* Written request 1: In the Dragon Ball forum thread, what is the nameless planet hosting the Universe 6 tournament said to actually be?
* Written request 2: Extend the Dragon Ball forum thread with new text that picks up right after its final sentence.

* Article:
****************
And the nameless planet the Universe 6 tournament takes place on is not even really a planet. It's the 4 star Super Dragonball covered in space debris by Qsan90 . As far as we know there aren't any actual planets that exist in the neutral space.


----------



## Juub (Aug 31, 2017)

Adamant soul said:


> Nope, he has no actual feats that rival Beerus' and the first arc confirmed neither the Supreme Kai nor Elder Kai had even the slightest fucking clue how strong Beerus actually was and they still don't. Hell his fight with Goku is the most they've ever seen of him making that statement unreliable as shit as he's comparing Vegito to a Beerus that was hardly trying.
> 
> The most you can say is Vegito and Merged Zamasu are the strongest non GoDs in the series to date but nothing puts them on par with GoDs yet. That will probably change by the end of the tournament.


If you believe Vegeto is the strongest non GoD you're probably wrong because some mortal is already confirmed to be stronger than Beerus.
****************
* Dataset entries:
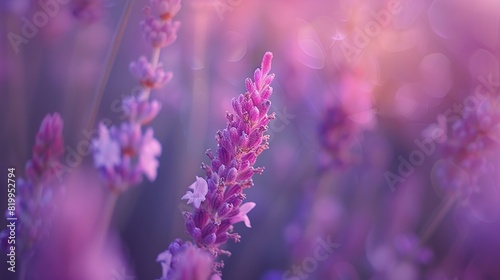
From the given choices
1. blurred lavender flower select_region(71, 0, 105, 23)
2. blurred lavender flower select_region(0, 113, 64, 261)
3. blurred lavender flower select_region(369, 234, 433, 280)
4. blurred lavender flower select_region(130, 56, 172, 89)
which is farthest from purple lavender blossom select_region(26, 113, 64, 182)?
blurred lavender flower select_region(369, 234, 433, 280)

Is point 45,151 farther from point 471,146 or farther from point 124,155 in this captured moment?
point 471,146

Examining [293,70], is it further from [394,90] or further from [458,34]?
[458,34]

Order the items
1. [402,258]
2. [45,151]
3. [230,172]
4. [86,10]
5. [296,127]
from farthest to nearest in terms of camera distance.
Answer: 1. [296,127]
2. [402,258]
3. [86,10]
4. [45,151]
5. [230,172]

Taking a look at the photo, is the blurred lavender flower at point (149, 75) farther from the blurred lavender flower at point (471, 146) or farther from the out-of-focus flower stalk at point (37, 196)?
the blurred lavender flower at point (471, 146)

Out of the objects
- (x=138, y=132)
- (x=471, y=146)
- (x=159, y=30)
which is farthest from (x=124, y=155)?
(x=471, y=146)

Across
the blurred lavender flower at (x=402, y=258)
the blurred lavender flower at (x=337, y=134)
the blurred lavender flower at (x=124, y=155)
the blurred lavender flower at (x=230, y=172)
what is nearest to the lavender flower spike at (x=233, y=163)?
the blurred lavender flower at (x=230, y=172)

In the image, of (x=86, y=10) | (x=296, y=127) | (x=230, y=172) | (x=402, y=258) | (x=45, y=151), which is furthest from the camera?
(x=296, y=127)

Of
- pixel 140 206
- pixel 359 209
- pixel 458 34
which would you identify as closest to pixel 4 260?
pixel 140 206

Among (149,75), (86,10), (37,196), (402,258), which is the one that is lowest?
****************
* Exercise answer 1: It is the 4 star Super Dragonball covered in space debris.

* Exercise answer 2:
Not to mention Gowasu who was a veteran Kaioshin also said he never saw such power. You can call Shin incompetent all you want but Gowasu was pretty well acquainted with his GoD so it's very likely he knew how powerful Rumoosh(or Rumshii, don't know what we call him these days) was and that puts him below Merged Zamasu.

To top it all off we have Champa who was unable to follow Dyspo's speed whereas Vados was able to. This heavily implies Dyspo is faster than Champa. Add that to the mortal who is stronger than a GoD stronger than Beerus then you realize the GoD's really aren't out of reach anymore. Shin and Gowasu may have been correct in saying they had never seen such power and Toyble might be right in thinking Vegeto is stronger than Beerus.

Not that it matters because unlike Goku, Vegeto isn't bound by some rule that automatically puts him below Beerus. He's never gonna fight him anyway. Vegeto and Beerus are both powerful enough to make a mockery out of Goku.

I could definitely see Vegeto being on par or above Beerus but still below the angels.

Anyway, this thread is about STTGL and Zamasu.


----------



## Crimson Dragoon (Aug 31, 2017)

Fang said:


> Manga DBS has Toyocuck claiming Blue Vegito is stronger than even Beerus. But again I heard recently that was also a mistranslation, dunno where Vegito in Blueberry scales to Beerus but he's likely have some parity but not surpass him as hard as it is to imagine Beerus still being > Goku + Vegeta combined.



the Viz version has East Kaioshin saying "The power of Vegetto...Could it already be greater than Lord Beerus's?!"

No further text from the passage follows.